_Prompt_
Every line below must be copied as written, except for pictures.
Given information START
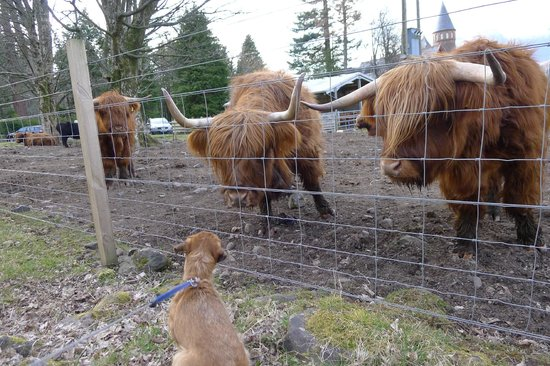The Torridon Inn : Hamish and the Highland Cattle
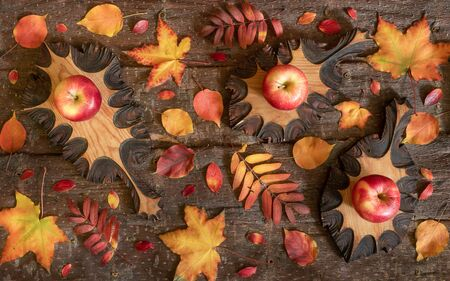 Autumn composition of colorful natural leaves and wooden carved leaves with apples on them on tree bark background.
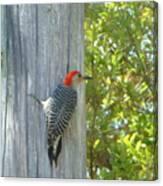 Redheaded Woodpecker Canvas Print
Given information END
_Answer area_
The Torridon Inn : Hamish and the Highland Cattle
 Autumn composition of colorful natural leaves and wooden carved leaves with apples on them on tree bark background.
 Redheaded Woodpecker Canvas Print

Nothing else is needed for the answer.